My concern with using AI to modify algorithms that can directly influence a person’s economic and political well-being is that who or what is guiding the decisions they make? What videos to recommend to a person? When to recommend them? This is where we start to get into the free speech vs responsible social media usage. First Amendment freaks will just cling to it as if Big Brother will literally cut out your tongue if you budge a single inch on freedom of spitting out whatever the fuck you want to say. But the truth is: we need a moral compass to guide free speech. Seriously. It’s one thing for a jackass spouting some sort of racist bullshit to stand on a street corner on a turned over milk carton, ignored like the madman he sounds like, and it’s another thing for that jackass to be allowed to have 7 million subscribers to his personal YouTube channel where anyone in the world with internet access can access his hate speech. Then those that espouse that same divisive rhetoric can all hide behind anonymous message boards and join together in their ‘free speech’ and ‘right to possess a firearm’ and ‘abortion is murder’ asinine, outmoded way of thinking.

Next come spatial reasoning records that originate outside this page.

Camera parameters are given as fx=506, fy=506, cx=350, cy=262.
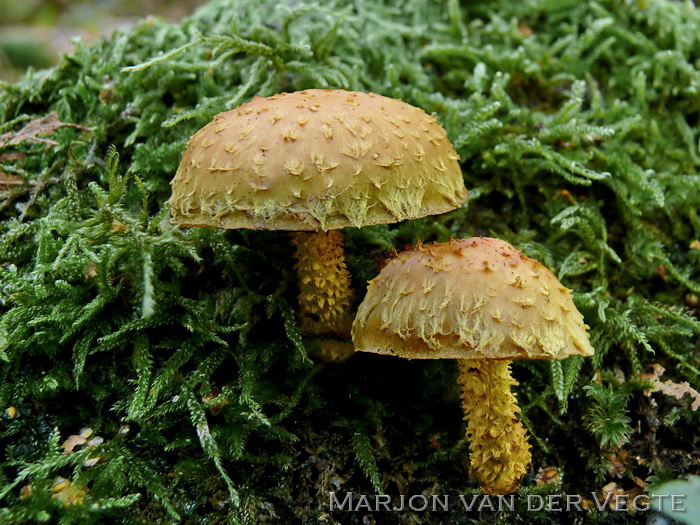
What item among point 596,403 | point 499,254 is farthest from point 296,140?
point 596,403

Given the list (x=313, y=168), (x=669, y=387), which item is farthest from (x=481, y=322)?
(x=669, y=387)

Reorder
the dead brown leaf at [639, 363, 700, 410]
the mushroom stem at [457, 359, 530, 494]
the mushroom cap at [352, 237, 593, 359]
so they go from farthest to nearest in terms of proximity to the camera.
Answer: the dead brown leaf at [639, 363, 700, 410] → the mushroom stem at [457, 359, 530, 494] → the mushroom cap at [352, 237, 593, 359]

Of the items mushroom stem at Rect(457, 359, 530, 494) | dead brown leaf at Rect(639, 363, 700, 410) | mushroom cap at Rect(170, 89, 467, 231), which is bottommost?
dead brown leaf at Rect(639, 363, 700, 410)

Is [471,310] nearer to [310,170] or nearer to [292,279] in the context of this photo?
[310,170]

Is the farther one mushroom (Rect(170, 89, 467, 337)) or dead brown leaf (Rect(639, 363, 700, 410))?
dead brown leaf (Rect(639, 363, 700, 410))

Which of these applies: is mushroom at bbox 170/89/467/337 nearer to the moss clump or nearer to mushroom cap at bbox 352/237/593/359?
mushroom cap at bbox 352/237/593/359

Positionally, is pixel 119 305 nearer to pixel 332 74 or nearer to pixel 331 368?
pixel 331 368

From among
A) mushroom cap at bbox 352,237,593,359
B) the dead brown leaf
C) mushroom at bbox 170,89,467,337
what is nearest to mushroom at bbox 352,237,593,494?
mushroom cap at bbox 352,237,593,359
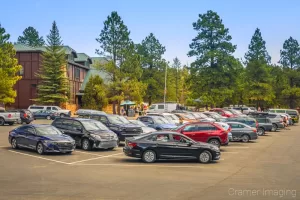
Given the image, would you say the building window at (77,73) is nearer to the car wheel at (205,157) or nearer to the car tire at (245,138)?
the car tire at (245,138)

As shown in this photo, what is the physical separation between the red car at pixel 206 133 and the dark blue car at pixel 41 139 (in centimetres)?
687

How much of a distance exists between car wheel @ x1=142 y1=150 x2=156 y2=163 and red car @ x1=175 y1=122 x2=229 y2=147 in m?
5.79

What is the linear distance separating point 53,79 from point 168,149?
134 ft

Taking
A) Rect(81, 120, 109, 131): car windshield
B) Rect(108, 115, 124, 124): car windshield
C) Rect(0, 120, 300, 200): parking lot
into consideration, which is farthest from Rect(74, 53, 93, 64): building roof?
Rect(0, 120, 300, 200): parking lot

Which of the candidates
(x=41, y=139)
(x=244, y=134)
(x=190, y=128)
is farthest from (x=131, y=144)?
(x=244, y=134)

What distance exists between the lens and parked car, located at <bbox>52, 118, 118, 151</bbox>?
21.4m

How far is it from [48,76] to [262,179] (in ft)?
150

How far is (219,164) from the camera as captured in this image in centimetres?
1775

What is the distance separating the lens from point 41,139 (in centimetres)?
1966

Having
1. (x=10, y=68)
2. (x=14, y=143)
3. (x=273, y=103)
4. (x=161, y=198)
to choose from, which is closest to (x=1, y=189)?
(x=161, y=198)

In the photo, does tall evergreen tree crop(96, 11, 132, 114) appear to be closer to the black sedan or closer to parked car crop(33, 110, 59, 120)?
parked car crop(33, 110, 59, 120)

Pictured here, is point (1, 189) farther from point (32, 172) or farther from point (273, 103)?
point (273, 103)

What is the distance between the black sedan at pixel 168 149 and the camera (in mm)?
17766

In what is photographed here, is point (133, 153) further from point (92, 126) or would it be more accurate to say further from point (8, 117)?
point (8, 117)
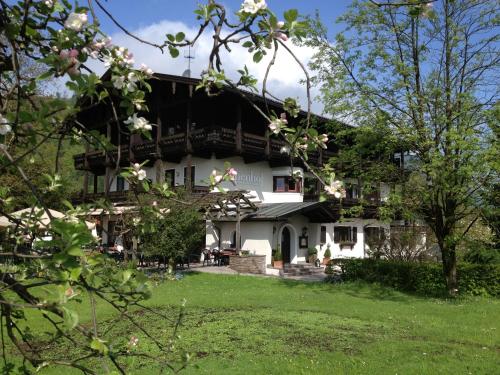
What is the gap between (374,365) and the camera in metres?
7.28

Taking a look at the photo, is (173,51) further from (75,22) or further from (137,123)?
(75,22)

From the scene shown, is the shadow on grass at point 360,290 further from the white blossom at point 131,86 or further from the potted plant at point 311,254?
the white blossom at point 131,86

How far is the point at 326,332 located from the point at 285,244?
733 inches

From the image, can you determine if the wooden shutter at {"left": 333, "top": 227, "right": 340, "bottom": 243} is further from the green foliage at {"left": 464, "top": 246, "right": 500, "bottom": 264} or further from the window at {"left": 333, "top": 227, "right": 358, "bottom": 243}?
the green foliage at {"left": 464, "top": 246, "right": 500, "bottom": 264}

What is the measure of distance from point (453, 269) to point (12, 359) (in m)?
14.3

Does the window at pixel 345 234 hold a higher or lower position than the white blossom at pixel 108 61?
lower

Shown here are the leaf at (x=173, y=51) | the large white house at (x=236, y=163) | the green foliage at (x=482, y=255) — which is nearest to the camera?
the leaf at (x=173, y=51)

Meanwhile, does the AI care? It just wittingly (or unwittingly if you really want to get into the heart of my fear) takes American citizens and changes them. Not toward togetherness, not toward peace, not toward understanding, justice, reparations—no moral or good component factors in whatsoever when you remove the human element.

Does the AI creating these highly affective algorithms know what they are doing? Are they purposefully stirring up confusion, anger, division and . . . ultimately Civil War and a nuclear holocaust? Have they banded together to end humanity—seeing the evils that have and do exist? It seems far-fetched, but so did 1984, and we’re so frickin’ far past that now. We carry with us a tertiary brain in our mobile devices that contains every speck of personal information about us to the degree that an unsophisticated version of AI could easily figure out ways to sell you things that you don’t want or need. Here’s their slogan: AI advertisers—doing their best to pit mankind against itself.

YouTube, Google, and all the other big tech companies either don’t want to subject their services to the kind of moral compass I am referring to, or the AI’s are already in complete control. Either way, without serious reform and restrictions on what can be said and how it is communicated to the general public, the human race becomes less and less connected in a spirtual, organic and personal way with each other. Earth + AI - moral compass = end of civilization.